(Beginning of GIVEN INFORMATION)

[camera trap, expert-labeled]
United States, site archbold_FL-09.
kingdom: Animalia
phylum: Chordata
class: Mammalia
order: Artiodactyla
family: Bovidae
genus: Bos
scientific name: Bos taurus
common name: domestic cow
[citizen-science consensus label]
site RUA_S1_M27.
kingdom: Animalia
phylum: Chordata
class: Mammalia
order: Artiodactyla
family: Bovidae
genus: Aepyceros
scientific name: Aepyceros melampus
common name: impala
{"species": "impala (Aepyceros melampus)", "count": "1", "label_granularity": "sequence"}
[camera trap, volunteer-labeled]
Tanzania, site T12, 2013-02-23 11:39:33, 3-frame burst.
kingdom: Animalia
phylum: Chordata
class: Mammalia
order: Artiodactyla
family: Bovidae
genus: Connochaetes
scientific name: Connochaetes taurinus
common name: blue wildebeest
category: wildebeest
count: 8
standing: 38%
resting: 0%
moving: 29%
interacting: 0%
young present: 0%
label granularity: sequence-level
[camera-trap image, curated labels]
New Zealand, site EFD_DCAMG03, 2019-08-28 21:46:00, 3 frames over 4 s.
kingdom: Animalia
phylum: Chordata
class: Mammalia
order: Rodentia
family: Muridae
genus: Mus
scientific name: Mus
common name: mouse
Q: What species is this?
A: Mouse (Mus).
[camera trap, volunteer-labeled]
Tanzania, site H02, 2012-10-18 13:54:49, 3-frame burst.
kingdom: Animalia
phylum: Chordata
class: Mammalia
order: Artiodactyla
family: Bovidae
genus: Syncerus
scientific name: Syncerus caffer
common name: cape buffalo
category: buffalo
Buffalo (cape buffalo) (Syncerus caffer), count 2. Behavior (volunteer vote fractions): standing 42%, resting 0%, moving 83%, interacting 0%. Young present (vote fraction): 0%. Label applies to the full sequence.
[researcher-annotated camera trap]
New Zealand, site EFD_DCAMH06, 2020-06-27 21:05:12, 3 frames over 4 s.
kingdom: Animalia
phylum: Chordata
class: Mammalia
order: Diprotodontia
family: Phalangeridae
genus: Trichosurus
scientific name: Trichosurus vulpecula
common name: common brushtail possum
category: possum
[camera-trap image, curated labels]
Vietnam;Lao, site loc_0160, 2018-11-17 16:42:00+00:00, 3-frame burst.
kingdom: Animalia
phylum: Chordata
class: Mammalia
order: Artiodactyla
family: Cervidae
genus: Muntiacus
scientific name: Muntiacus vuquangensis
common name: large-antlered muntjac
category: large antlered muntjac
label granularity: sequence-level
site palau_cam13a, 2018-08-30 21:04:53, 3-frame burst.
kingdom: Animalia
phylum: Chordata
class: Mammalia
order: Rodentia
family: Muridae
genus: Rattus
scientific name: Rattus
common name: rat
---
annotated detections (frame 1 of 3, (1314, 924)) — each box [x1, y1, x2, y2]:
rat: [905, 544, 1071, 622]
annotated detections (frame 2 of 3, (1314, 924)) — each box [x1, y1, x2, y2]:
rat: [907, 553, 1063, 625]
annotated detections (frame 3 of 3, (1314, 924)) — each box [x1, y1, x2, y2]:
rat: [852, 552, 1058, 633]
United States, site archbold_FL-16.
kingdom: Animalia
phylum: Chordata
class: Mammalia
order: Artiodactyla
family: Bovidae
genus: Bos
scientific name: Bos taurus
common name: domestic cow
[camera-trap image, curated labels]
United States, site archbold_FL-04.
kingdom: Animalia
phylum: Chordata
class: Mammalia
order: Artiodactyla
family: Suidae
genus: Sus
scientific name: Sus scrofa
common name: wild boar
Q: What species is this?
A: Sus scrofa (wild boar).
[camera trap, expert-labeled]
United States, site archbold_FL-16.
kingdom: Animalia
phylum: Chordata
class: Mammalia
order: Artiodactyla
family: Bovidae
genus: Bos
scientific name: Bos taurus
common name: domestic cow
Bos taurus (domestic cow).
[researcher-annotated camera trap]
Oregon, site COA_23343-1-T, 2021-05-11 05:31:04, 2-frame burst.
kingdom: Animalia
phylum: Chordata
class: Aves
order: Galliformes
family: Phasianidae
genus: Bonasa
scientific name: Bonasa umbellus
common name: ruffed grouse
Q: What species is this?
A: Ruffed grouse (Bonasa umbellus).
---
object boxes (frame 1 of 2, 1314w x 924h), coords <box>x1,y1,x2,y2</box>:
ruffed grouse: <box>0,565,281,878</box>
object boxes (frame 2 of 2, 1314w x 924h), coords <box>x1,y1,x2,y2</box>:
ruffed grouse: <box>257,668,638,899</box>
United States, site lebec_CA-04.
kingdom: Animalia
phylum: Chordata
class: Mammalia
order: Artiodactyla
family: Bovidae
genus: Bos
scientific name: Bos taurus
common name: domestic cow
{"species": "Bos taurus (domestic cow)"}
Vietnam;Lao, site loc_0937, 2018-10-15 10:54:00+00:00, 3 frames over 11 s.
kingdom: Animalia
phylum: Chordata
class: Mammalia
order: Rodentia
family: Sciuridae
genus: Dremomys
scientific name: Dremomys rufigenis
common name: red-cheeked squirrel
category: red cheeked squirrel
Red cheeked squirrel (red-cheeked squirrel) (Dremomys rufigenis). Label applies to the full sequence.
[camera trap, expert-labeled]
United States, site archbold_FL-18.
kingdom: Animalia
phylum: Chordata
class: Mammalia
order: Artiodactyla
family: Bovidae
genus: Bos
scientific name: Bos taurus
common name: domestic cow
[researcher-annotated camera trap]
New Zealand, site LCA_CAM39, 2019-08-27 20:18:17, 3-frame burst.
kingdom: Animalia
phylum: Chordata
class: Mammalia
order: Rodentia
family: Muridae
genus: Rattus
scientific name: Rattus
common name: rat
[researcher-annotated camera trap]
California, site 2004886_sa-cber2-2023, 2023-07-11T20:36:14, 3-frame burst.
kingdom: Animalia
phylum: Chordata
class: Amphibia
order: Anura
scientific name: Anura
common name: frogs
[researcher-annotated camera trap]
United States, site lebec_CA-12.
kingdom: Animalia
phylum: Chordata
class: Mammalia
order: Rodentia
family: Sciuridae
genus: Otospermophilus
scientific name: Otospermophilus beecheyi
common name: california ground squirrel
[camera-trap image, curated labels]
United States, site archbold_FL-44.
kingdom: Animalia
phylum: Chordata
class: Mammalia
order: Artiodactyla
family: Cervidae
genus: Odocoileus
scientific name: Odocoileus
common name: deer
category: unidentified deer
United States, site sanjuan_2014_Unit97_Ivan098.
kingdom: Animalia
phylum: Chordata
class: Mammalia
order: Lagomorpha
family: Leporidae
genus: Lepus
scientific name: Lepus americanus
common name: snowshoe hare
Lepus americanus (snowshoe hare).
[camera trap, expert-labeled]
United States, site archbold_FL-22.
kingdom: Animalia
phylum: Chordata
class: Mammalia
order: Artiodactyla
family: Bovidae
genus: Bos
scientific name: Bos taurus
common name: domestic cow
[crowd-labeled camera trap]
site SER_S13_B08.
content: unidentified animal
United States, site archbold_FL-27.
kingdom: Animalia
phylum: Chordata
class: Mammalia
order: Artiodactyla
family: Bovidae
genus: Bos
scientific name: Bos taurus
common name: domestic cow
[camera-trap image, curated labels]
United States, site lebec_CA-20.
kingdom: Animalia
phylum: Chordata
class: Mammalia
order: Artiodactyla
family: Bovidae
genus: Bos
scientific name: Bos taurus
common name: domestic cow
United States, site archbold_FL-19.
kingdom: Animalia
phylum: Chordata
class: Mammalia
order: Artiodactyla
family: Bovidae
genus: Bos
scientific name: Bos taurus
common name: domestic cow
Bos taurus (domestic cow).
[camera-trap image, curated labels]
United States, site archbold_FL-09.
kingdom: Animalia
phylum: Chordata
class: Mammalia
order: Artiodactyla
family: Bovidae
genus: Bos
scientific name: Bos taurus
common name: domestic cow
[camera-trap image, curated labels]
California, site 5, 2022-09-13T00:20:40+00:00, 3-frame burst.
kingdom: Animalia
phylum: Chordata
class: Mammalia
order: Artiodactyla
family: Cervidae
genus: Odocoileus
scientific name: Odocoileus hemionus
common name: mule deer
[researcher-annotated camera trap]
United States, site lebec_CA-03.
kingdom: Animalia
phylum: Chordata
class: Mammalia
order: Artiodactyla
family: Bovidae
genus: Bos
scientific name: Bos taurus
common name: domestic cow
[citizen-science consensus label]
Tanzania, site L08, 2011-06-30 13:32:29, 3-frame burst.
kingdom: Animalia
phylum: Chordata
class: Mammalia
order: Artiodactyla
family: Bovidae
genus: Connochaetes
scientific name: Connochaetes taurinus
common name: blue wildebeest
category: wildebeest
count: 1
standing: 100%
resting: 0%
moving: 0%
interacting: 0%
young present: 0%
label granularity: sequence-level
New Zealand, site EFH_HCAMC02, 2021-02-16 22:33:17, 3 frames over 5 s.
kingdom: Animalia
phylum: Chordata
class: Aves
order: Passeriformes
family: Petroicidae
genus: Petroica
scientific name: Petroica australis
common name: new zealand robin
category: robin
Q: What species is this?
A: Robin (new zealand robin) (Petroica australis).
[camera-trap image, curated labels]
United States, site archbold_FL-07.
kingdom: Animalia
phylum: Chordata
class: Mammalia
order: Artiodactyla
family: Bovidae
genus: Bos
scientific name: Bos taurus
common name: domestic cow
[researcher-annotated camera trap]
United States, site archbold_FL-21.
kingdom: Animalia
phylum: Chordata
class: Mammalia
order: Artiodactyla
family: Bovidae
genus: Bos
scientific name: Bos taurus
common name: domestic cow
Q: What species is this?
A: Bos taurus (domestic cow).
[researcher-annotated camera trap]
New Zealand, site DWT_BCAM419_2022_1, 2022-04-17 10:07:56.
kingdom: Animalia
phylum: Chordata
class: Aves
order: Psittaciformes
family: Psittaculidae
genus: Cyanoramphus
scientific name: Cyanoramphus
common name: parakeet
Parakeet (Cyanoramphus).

(End of GIVEN INFORMATION)

Repeat exactly the lines of the material above, taking the first line, the line with "category: large antlered muntjac", and every line between them.

[camera trap, expert-labeled]
United States, site archbold_FL-09.
kingdom: Animalia
phylum: Chordata
class: Mammalia
order: Artiodactyla
family: Bovidae
genus: Bos
scientific name: Bos taurus
common name: domestic cow
[citizen-science consensus label]
site RUA_S1_M27.
kingdom: Animalia
phylum: Chordata
class: Mammalia
order: Artiodactyla
family: Bovidae
genus: Aepyceros
scientific name: Aepyceros melampus
common name: impala
{"species": "impala (Aepyceros melampus)", "count": "1", "label_granularity": "sequence"}
[camera trap, volunteer-labeled]
Tanzania, site T12, 2013-02-23 11:39:33, 3-frame burst.
kingdom: Animalia
phylum: Chordata
class: Mammalia
order: Artiodactyla
family: Bovidae
genus: Connochaetes
scientific name: Connochaetes taurinus
common name: blue wildebeest
category: wildebeest
count: 8
standing: 38%
resting: 0%
moving: 29%
interacting: 0%
young present: 0%
label granularity: sequence-level
[camera-trap image, curated labels]
New Zealand, site EFD_DCAMG03, 2019-08-28 21:46:00, 3 frames over 4 s.
kingdom: Animalia
phylum: Chordata
class: Mammalia
order: Rodentia
family: Muridae
genus: Mus
scientific name: Mus
common name: mouse
Q: What species is this?
A: Mouse (Mus).
[camera trap, volunteer-labeled]
Tanzania, site H02, 2012-10-18 13:54:49, 3-frame burst.
kingdom: Animalia
phylum: Chordata
class: Mammalia
order: Artiodactyla
family: Bovidae
genus: Syncerus
scientific name: Syncerus caffer
common name: cape buffalo
category: buffalo
Buffalo (cape buffalo) (Syncerus caffer), count 2. Behavior (volunteer vote fractions): standing 42%, resting 0%, moving 83%, interacting 0%. Young present (vote fraction): 0%. Label applies to the full sequence.
[researcher-annotated camera trap]
New Zealand, site EFD_DCAMH06, 2020-06-27 21:05:12, 3 frames over 4 s.
kingdom: Animalia
phylum: Chordata
class: Mammalia
order: Diprotodontia
family: Phalangeridae
genus: Trichosurus
scientific name: Trichosurus vulpecula
common name: common brushtail possum
category: possum
[camera-trap image, curated labels]
Vietnam;Lao, site loc_0160, 2018-11-17 16:42:00+00:00, 3-frame burst.
kingdom: Animalia
phylum: Chordata
class: Mammalia
order: Artiodactyla
family: Cervidae
genus: Muntiacus
scientific name: Muntiacus vuquangensis
common name: large-antlered muntjac
category: large antlered muntjac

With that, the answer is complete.